All in all Venice had plenty of rail interest and is well worth a visit in any case. Go there whilst it's still all there! 


The People Mover.





The monorail tramway at Venice.









Variety at Venice station.










The trip to Mestre.

All pics copyright Steve Sainsbury/Rail Thing 2019)


Monday, 15 October 2018

Ashton Court Railway Stay of Execution.








































(All 9.9.2018 copyright Steve Sainsbury/Rail Thing)


The railway at Ashton Court in Bristol has been under threat recently. The problem is that the rent they pay for the site is around 10% of the market price, and something has to give. Sadly it may be the railway.

Despite having lived in Bristol for ten years I was unaware of this railway until early this year. This may be part of the problem, the line just isn't well enough known. Mind you judging by the crowds that were up there on 9 September 2018 perhaps it was just me?

I took 3 of my friend's children, all girls between 5 and 8, and they absolutely loved it! Kids seem to love trains these days! We went on a running day with visiting engines, it was warm and sunny. Despite running about 8 trains at once there were still crowds waiting to get on every train!

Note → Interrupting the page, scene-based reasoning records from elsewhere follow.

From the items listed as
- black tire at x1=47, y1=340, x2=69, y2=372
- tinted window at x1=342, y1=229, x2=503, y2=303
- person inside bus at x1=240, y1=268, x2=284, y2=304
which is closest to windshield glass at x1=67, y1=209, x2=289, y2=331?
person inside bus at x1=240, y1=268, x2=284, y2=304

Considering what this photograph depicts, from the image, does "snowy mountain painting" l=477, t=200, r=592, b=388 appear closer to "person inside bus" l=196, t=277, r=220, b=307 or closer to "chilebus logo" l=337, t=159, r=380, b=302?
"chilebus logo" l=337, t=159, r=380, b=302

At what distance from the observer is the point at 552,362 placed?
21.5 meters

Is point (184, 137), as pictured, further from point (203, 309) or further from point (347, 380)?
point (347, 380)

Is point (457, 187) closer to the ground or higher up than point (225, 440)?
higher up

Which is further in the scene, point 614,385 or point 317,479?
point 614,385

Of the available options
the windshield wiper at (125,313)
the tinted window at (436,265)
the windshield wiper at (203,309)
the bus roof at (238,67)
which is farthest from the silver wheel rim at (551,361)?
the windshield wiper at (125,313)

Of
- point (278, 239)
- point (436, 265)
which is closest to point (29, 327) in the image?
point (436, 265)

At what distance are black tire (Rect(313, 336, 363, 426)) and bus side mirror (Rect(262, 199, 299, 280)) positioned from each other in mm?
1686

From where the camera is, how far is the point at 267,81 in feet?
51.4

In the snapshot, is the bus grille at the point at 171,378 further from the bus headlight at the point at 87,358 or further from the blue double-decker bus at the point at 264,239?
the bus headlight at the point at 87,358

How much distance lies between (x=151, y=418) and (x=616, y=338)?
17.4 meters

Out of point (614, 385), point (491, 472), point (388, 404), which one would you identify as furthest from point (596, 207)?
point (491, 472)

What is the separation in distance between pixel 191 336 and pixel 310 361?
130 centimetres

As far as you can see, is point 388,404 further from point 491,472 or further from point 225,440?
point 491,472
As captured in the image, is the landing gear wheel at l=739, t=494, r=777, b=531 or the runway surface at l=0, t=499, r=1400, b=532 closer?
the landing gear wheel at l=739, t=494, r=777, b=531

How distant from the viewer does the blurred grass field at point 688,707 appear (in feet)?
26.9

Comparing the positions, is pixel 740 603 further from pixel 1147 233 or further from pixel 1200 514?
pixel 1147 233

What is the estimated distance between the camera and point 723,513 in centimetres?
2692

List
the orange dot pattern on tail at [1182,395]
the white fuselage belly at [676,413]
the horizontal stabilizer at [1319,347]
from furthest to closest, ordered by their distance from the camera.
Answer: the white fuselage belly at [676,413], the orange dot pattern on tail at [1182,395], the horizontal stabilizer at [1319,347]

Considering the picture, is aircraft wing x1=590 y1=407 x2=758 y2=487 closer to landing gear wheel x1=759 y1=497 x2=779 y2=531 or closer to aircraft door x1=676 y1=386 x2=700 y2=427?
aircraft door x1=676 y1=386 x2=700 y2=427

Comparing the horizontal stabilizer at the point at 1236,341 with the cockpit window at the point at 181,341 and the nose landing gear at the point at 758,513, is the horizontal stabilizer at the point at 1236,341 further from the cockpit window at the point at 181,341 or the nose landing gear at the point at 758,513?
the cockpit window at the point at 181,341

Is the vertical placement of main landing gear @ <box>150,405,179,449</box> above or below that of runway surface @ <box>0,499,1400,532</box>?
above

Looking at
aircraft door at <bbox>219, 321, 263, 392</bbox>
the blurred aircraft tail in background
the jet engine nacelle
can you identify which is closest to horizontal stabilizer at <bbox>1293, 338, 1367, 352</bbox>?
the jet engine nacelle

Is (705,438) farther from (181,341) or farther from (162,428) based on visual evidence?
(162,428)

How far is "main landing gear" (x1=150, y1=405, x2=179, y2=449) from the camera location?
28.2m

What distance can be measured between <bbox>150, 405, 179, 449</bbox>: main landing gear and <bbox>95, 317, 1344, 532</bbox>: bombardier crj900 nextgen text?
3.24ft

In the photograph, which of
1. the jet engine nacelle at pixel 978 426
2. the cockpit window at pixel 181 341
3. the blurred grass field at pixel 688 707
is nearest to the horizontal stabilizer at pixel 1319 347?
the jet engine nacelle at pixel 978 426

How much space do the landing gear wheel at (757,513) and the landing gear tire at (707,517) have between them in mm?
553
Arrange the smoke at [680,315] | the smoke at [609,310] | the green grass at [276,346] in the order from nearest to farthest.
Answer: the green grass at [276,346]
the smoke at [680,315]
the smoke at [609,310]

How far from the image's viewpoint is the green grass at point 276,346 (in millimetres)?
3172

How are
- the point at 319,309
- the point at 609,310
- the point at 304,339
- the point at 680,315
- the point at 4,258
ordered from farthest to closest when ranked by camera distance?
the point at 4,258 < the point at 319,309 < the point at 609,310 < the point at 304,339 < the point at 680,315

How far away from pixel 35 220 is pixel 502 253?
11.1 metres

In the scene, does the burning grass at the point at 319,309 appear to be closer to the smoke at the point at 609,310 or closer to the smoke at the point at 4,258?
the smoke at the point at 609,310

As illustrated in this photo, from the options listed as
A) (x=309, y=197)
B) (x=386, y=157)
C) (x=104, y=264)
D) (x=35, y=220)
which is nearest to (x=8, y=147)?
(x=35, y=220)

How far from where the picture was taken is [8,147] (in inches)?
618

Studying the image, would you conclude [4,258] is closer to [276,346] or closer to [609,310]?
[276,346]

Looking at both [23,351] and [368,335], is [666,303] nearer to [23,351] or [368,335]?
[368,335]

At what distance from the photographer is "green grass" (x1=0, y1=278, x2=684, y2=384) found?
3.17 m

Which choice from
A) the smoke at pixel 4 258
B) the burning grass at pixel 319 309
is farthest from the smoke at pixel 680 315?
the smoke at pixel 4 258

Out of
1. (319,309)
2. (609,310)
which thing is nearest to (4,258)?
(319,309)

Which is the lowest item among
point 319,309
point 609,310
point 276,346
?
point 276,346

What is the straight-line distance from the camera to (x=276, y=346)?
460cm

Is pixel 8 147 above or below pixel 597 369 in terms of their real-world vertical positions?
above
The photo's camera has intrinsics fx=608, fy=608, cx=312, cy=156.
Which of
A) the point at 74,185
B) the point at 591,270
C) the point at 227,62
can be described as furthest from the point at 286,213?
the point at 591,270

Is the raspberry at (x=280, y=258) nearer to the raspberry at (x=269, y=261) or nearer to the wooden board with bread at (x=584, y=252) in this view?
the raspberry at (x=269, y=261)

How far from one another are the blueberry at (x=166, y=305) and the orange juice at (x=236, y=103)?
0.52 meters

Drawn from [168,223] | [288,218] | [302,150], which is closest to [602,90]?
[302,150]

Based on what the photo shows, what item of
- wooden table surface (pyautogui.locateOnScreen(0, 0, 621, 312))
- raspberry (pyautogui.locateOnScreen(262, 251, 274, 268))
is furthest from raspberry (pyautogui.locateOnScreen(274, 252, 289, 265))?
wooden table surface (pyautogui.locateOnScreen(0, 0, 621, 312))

There was of course a shadow hanging over everything. I chatted with one of the operators who told me that he wasn't hopeful they'd still be on the site next year. There was a council meeting the following Tuesday. Luckily the decision was to delay any removal of the route before the end of 2019, giving the railway just over a year to try to come up with a solution.

The line operates a couple of times a month in the summer, so if you get the chance please go and help swell their fighting fund, The lines (there are two, two gauges, two slightly different routes) run through woods and along fields, and you can buy 5 tickets for £4.50. There are also Santa trains.